As of early 2026, there are two locations in Ireland, both of them in Dublin.

=== Canada ===
GDK opened two restaurants in Canada in 2020, in Ottawa and Surrey.

In March 2021, GDK announced their ambitions to open 100 restaurants in Canada over 10 years. The company said they are seeking multi-unit franchise partners in Calgary, Montreal and more locations in Ottawa.

Its flagship location in Canada opened in Toronto on 3 August 2021.

=== United States ===
In May 2020, the company announced their plans to open 350 restaurants in the United States, with their first to be in New Jersey. As of October 2023, the company has since opened nine restaurants within the US.

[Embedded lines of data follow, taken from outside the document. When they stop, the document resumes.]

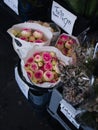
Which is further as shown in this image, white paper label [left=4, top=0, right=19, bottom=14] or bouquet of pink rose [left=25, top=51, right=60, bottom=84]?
white paper label [left=4, top=0, right=19, bottom=14]

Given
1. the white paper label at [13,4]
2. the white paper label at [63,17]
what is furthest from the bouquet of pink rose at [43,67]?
the white paper label at [13,4]

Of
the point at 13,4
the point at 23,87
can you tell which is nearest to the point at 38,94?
the point at 23,87

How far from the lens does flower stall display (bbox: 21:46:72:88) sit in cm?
93

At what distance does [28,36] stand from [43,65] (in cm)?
15

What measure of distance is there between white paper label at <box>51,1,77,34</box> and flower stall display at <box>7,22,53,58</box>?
6 centimetres

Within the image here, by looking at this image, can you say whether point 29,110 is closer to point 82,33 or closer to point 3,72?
point 3,72

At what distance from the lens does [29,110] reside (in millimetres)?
1015

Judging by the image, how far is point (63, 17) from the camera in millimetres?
1035

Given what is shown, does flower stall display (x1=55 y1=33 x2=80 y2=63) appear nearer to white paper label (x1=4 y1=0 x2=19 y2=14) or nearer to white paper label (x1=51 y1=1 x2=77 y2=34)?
white paper label (x1=51 y1=1 x2=77 y2=34)

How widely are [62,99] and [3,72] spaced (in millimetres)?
369

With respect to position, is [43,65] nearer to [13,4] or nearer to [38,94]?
[38,94]

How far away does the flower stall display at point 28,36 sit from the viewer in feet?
3.37

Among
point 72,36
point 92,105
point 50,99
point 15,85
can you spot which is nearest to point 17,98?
point 15,85

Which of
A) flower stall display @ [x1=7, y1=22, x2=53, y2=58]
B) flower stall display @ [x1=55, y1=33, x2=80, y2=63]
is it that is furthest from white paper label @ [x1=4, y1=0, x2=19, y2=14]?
flower stall display @ [x1=55, y1=33, x2=80, y2=63]
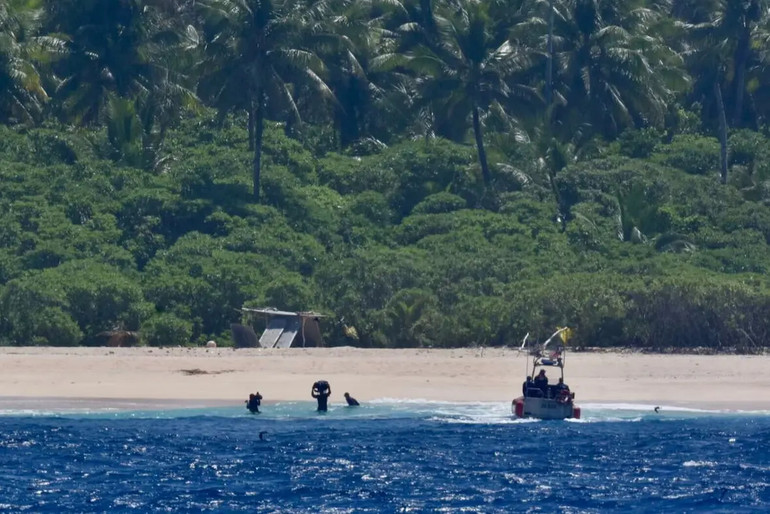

GDK opened their first US restaurant at American Dream in New Jersey in October 2021.

In January 2025, German Doner Kebab (GDK) launched its first U.S. advertising campaign titled "Open Your Mouth Mind." The campaign, created by agency Quality Meats, uses quirky visuals and humor to introduce American audiences to GDK’s modern take on the traditional kebab.

== Products ==
In the UK, the chain uses beef and chicken meat imported from Germany to "maintain consistency and quality", with their waffle toasted bread also imported from Germany. The chain stated in 2015, its meat is 100% Halal. The chain's beef doner meat contains an undisclosed percentage of beef in addition to other poultry, "for added juiciness".